Whilst increased protectionism is likely to damage the profits of UK businesses that trade internationally, it is not inevitable that it will do so. For example, there are some strategies available that might enable those businesses to “avoid” protectionism. In the case of tariffs and quotas, these tend to be applied to products that are imported. So, a response might be to set up an operation in the country concerned, producing locally and thereby avoiding the tariffs or quotas. An alternative might be to partner (e.g. through a joint venture) licensing them to produce locally. Of course, these strategies are likely to involve much higher risk than simple exporting, requiring more investment and management time. A business would have to judge whether the negative effect of protectionism on profits is worth avoiding compared with the risks and rewards of operating directly in the target market. Protectionism is also designed to support and encourage new domestic businesses to grow, so a UK business might find that operating locally means it is facing a different and tougher competitive environment there. Another reason why profits of UK businesses might not fall is if the UK government (or EU whilst the UK is still a member) retaliates with its own protectionist measures. For example, if the UK/EU imposed policies that made it harder for competitors from emerging economies like China to import into the UK, then UK businesses might enjoy the benefits of protectionism with fewer imported product competing for their share of UK demand.

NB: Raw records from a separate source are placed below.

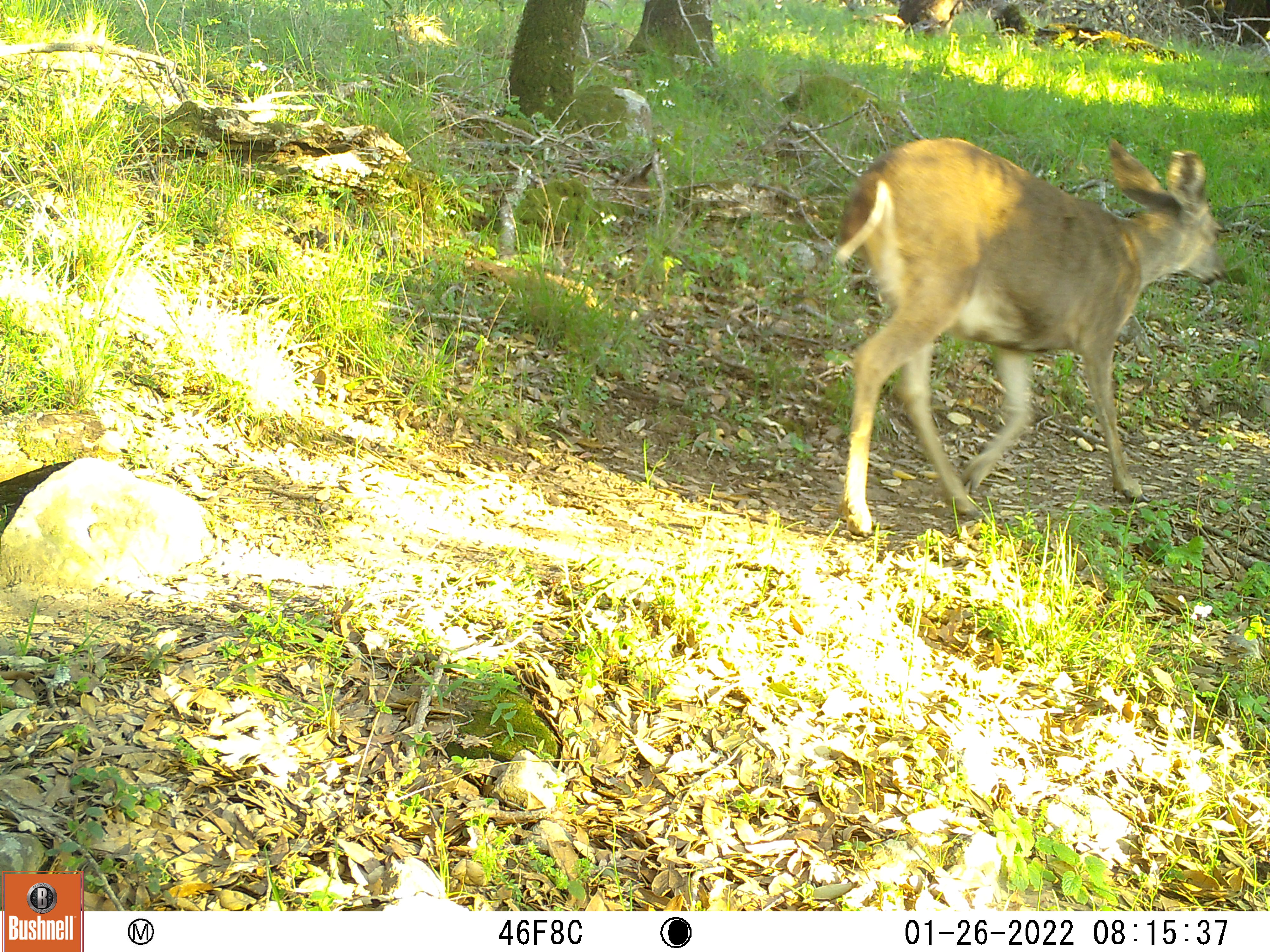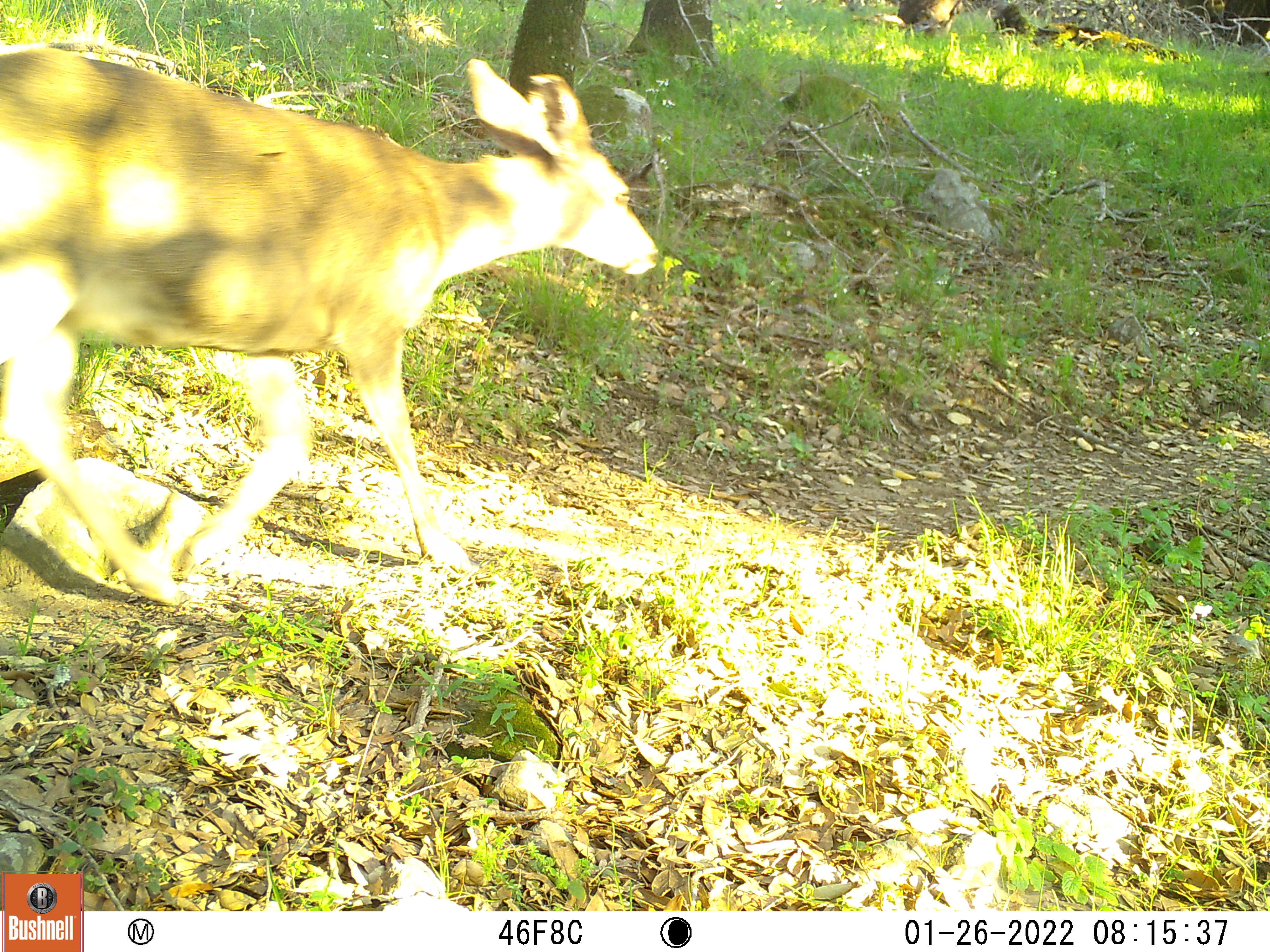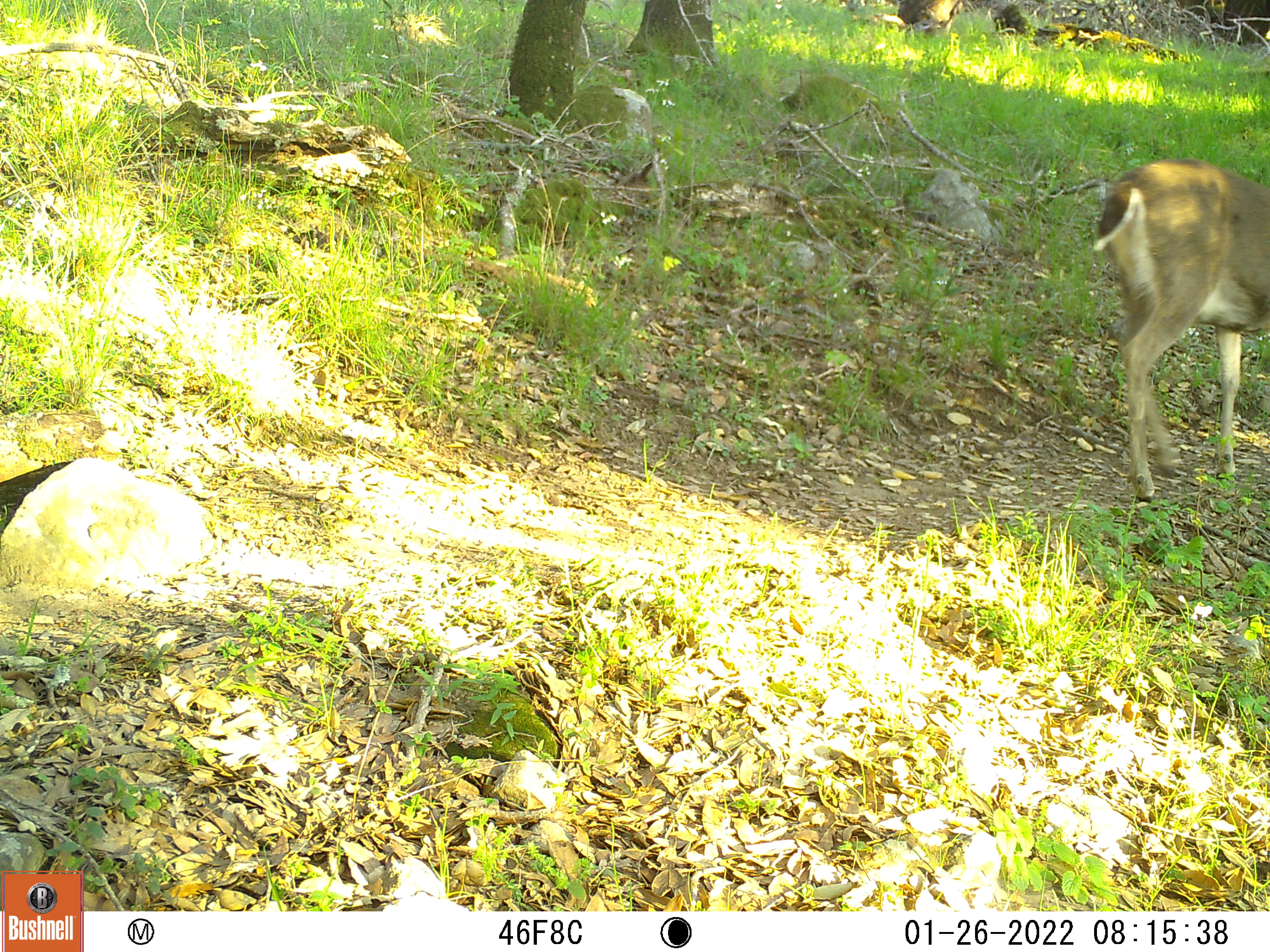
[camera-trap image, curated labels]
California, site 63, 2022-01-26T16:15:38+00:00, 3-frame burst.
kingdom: Animalia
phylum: Chordata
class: Mammalia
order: Artiodactyla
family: Cervidae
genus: Odocoileus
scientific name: Odocoileus hemionus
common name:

So, with protectionism, the position is usually complex and the effects on business profits uncertain. On balance, it is reasonable to expect that, to a large extent, UK businesses that trade internationally will suffer from greater protectionism in their overseas markets, since that is what protectionism is designed to do. If sales to those countries fall, it is hard to imagine profits not falling too, assuming that international sales actually make a contribution. As argued above, there are steps that UK businesses could take to reduce and possibly eliminate the effect on profits, though there are few easy solutions. The overall effect on profits, and how long it lasts, will depend to a large extent on the importance of international trade to different UK businesses and industries.